Estudantes de Parintins recorrem à Justiça por mudanças no SIS UEA

Estudantes de Parintins recorrem à Justiça por mudanças no SIS UEA

Seis estudantes do interior do Amazonas estão desafiando legalmente as novas normas de distribuição de vagas do Sistema de Ingresso Seriado (SIS) da Universidade do Estado do Amazonas (UEA). Eles já estavam no meio do processo seletivo para ingresso em 2027, tendo completado duas das três etapas exigidas antes que as regras fossem alteradas.

As ações judiciais, conhecidas como Mandados de Segurança, questionam a remoção do Grupo K, que anteriormente reservava vagas para estudantes do interior, especialmente na área de Enfermagem. Antes, para os editais de 2024 e 2025, nove das 60 vagas eram destinadas a esse grupo. Com as novas diretrizes para o SIS 2026, essa reserva foi eliminada, impactando diretamente aqueles que já estavam se preparando para a concorrência.

A mudança nas regras ocorreu em resposta a uma decisão do Supremo Tribunal Federal (STF), que declarou inconstitucional a reserva de vagas apenas com base na origem regional dos candidatos. Embora os alunos não questionem a decisão do STF, eles solicitam uma regra de transição para aqueles que já estavam em meio ao processo seletivo quando as condições de concorrência foram mudadas.

Preocupação com a nova dinâmica de ingresso

Um dos casos é o de Ágatha Marialva, uma estudante de 17 anos de Parintins, que está buscando uma vaga no curso de Enfermagem. Após dois anos de dedicação ao SIS, Ágatha somou 66 pontos ao longo das duas primeiras etapas. Ela se preparou com base em uma expectativa de nota de corte de 129,714 pontos, conforme o grupo específico que foi retirado.

“Um baque muito grande”: foram essas as palavras de Ágatha ao perceber que toda a sua preparação pode não ser suficiente diante das novas regras. Para ela, garantir uma vaga em uma universidade pública é crucial, uma vez que sua família não pode arcar com os custos de uma faculdade particular.

A pressão e o estresse são palpáveis. Como muitos outros estudantes em sua posição, Ágatha e seus colegas expressam que não estão pedindo aprovação automática. Eles apenas desejam fazer sua última prova e que o esforço que empenharam ao longo dos anos seja devidamente reconhecido, levando em conta suas realidades como estudantes do interior.

Experiências de estudantes em diferentes contextos

Theranna Goes, de 18 anos, que deseja cursar Direito, vive situação semelhante.
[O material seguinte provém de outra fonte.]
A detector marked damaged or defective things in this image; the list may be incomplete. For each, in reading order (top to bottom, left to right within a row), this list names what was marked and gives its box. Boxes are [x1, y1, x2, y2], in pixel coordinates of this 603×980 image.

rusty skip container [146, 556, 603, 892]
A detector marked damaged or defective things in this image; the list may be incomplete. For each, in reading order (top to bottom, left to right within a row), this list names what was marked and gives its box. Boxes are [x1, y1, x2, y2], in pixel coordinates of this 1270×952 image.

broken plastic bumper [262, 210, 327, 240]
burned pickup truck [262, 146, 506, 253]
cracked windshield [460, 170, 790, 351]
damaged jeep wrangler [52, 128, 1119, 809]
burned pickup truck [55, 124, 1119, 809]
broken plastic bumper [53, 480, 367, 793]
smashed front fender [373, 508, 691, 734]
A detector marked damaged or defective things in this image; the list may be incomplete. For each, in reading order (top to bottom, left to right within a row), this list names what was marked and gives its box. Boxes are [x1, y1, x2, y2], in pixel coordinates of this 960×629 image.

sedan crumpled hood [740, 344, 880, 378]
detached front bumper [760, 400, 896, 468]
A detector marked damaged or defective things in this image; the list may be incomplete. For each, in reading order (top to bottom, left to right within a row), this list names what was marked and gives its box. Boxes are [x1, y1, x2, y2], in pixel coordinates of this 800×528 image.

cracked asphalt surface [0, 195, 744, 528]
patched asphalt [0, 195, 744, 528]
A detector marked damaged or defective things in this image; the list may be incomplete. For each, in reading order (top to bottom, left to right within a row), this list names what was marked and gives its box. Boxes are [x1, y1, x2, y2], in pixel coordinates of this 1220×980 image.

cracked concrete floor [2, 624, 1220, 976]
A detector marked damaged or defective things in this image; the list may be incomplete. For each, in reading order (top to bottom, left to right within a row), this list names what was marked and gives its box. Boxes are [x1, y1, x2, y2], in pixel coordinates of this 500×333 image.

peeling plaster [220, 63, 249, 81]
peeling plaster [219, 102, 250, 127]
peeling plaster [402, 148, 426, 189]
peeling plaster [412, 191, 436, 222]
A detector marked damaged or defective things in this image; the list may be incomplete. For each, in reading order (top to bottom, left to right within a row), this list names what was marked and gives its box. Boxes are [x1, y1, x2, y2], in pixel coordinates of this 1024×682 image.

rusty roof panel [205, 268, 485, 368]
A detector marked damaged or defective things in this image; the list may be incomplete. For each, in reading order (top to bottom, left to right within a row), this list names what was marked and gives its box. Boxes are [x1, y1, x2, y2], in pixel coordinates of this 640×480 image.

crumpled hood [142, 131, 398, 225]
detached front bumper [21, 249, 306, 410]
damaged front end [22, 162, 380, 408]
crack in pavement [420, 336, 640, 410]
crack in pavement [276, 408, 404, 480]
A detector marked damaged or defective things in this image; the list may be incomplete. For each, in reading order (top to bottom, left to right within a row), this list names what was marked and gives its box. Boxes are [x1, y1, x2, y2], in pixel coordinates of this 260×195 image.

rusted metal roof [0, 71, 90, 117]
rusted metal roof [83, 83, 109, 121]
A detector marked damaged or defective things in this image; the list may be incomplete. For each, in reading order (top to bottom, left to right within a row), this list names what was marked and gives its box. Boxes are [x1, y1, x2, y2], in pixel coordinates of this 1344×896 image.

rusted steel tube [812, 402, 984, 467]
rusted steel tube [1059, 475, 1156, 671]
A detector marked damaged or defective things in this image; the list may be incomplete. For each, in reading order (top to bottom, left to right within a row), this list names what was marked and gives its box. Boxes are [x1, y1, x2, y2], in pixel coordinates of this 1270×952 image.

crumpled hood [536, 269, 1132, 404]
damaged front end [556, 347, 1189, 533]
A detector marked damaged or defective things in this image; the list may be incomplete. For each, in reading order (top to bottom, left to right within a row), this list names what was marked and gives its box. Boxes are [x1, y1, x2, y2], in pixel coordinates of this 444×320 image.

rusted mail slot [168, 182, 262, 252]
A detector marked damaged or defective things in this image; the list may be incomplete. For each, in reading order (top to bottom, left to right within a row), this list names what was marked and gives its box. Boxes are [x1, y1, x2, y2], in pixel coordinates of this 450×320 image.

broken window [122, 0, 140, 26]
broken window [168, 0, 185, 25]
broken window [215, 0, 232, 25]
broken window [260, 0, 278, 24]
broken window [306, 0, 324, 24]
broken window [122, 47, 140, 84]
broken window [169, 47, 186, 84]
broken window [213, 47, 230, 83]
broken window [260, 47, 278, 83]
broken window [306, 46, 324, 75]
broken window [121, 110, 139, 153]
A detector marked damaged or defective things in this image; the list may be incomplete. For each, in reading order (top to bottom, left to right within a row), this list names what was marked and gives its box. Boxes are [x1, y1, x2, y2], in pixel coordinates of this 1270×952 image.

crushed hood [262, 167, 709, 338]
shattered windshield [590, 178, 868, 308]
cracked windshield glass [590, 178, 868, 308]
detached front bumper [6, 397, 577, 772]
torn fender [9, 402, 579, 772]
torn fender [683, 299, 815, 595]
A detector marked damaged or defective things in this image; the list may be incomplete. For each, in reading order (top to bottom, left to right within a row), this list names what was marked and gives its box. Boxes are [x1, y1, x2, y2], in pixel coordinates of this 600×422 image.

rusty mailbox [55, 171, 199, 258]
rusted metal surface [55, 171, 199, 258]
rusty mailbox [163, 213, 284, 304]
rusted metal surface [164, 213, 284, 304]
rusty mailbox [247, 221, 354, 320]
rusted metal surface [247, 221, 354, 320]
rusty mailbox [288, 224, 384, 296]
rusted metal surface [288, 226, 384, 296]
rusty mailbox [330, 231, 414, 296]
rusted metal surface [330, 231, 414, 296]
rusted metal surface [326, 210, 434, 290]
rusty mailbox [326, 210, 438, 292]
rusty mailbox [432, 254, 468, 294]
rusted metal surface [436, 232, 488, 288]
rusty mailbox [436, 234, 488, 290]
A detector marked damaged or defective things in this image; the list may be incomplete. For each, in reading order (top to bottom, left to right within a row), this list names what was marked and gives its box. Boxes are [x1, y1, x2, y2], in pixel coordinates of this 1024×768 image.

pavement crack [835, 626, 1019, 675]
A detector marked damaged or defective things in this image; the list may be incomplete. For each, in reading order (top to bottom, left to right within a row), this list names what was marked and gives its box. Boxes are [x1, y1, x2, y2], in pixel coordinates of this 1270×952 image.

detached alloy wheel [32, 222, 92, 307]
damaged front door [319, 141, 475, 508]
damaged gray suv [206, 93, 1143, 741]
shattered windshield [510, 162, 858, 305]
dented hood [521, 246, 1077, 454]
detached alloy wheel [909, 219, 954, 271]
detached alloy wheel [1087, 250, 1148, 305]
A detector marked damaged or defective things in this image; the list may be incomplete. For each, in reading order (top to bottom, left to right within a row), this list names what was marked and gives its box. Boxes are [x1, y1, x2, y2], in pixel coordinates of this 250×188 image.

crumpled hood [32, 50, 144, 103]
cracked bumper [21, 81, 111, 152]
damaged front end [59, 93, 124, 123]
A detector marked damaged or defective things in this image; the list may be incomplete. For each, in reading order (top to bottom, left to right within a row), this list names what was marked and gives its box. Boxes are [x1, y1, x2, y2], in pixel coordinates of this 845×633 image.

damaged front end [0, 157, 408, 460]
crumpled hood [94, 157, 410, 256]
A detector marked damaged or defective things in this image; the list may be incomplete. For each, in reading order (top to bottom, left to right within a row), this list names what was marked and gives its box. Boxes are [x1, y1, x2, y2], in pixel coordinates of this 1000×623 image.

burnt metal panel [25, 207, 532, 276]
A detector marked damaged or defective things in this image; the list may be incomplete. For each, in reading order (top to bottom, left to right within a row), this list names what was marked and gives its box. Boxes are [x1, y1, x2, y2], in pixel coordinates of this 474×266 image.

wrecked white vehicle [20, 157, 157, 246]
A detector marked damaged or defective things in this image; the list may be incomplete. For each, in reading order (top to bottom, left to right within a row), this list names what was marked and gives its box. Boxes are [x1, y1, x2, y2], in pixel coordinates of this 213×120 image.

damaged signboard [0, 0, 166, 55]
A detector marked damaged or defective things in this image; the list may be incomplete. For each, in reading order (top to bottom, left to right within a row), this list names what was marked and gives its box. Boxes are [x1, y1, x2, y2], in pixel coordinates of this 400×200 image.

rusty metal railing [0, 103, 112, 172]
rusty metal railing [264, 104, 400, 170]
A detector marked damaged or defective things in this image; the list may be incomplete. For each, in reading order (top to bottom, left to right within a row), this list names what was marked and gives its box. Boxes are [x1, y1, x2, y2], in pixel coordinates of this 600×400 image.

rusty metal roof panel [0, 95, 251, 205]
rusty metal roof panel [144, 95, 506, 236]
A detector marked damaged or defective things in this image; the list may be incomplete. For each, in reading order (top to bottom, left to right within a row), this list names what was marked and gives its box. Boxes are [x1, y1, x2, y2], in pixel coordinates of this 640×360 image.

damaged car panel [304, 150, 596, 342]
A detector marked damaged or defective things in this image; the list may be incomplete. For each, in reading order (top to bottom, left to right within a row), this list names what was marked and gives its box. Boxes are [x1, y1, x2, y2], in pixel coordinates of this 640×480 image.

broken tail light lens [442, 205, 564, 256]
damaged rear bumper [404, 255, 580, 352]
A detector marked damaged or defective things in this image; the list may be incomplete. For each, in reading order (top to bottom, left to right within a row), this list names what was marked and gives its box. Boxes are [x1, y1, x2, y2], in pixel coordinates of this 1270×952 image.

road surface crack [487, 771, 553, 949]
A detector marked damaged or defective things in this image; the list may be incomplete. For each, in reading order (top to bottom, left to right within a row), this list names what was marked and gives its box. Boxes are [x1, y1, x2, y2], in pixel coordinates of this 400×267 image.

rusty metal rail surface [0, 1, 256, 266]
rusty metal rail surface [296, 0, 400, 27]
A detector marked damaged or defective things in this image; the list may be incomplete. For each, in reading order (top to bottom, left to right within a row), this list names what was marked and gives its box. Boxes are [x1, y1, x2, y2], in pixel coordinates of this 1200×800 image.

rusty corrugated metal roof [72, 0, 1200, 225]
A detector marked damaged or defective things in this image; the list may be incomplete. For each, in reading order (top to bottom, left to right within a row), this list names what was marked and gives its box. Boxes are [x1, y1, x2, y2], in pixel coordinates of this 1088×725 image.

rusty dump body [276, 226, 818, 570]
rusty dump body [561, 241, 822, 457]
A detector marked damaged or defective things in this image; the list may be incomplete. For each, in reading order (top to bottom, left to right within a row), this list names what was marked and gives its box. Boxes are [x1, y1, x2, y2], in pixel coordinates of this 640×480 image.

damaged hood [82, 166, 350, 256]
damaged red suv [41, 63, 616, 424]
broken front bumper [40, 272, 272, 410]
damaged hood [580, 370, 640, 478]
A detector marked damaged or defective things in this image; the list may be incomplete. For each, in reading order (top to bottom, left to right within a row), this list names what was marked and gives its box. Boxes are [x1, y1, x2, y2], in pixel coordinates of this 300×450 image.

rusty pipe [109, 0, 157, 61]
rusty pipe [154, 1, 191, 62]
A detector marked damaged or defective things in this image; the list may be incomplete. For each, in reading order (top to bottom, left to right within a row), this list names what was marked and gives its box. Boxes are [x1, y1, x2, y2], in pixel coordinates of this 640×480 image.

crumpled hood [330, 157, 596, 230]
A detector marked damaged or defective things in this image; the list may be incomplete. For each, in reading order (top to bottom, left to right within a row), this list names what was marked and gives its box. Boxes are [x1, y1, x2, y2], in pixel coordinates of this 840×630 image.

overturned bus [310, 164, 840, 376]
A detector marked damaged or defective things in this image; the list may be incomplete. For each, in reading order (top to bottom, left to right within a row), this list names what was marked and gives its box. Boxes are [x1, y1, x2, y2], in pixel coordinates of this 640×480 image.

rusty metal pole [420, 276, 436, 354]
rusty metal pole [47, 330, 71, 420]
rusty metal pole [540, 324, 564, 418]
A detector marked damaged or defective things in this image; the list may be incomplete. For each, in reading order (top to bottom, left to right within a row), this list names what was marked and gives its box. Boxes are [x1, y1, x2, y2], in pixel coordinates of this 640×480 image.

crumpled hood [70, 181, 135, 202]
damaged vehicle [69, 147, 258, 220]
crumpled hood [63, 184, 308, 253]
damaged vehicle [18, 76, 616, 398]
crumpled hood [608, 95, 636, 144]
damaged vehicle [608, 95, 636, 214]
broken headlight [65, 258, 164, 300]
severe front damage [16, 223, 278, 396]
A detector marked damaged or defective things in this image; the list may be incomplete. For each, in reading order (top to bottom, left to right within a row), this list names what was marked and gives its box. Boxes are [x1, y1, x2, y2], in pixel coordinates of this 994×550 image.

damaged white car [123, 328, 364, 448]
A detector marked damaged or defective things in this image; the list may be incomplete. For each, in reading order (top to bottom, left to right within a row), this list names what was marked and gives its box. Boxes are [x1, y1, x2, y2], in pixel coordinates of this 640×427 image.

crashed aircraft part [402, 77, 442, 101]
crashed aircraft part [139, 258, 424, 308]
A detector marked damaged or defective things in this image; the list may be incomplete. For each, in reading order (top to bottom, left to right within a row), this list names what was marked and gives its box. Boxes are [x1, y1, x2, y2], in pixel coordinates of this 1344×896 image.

Ela também viu toda sua preparação baseada em um sistema que agora parece modificado de maneira drástica, tornando sua concorrência groupizada e, na visão dela, menos justa.

“Um aluno do interior não tem o mesmo acesso a recursos que um da capital”, ressalta Theranna. A estudante enfatiza que muitos alunos do interior, apesar das dificuldades, mostram uma determinação poderosa para alcançar seus objetivos acadêmicos.

Esse sentimento de frustração é compartilhado por Maria Lenilda Glória Ferreira, proprietária de um curso preparatório em Parintins. Com 21 anos de experiência ajudando alunos a se preparar para vestibulares, ela fala sobre as limitações que os alunos do interior enfrentam ao competir em um ambiente com desvantagens estruturais, como acesso limitado a materiais, professores e infraestrutura educacional.

Conflito com as novas diretrizes da UEA

Cabe ressaltar que, embora os estudantes estejam lutando para manter sua posição no SIS, eles não contestam a decisão do STF. O objetivo é simples: garantir que os dois anos de esforço e dedicação não sejam prejudicados por mudanças tardias. Os Mandados de Segurança foram protocolados pelo Escritório Philippe Dantas e Advogados Associados, que representa os seis estudantes. Eles pleiteiam a oportunidade de participar da última prova, mantendo as notas já conquistadas nas etapas anteriores.

Philippe Dantas, fundador do escritório, destaca a importância de estabelecer uma regra de transição que permita que a nova política de ingresso seja aplicada de forma justa aos alunos que já cumpriram quase todo o processo. Segundo ele, a mudança abrupta pode gerar um impacto muito significativo nos resultados dessa etapa final.

A equipe jurídica enfatiza que está em busca de esclarecer como as novas regras devem ser aplicadas aos alunos que já estavam em meio ao processo, instigando o debate sobre a equidade e a justiça nas oportunidades educacionais. Essas discussões são relevantes, considerando as disparidades nas condições de preparação que diferentes alunos enfrentam.

A UEA, ao ser abordada sobre esse assunto, ainda não se manifestou. A expectativa é de que a situação possa ser abordada de forma a promover um diálogo entre as partes envolvidas e garantir o melhor desfecho possível para os estudantes que se sentiram desamparados com as mudanças.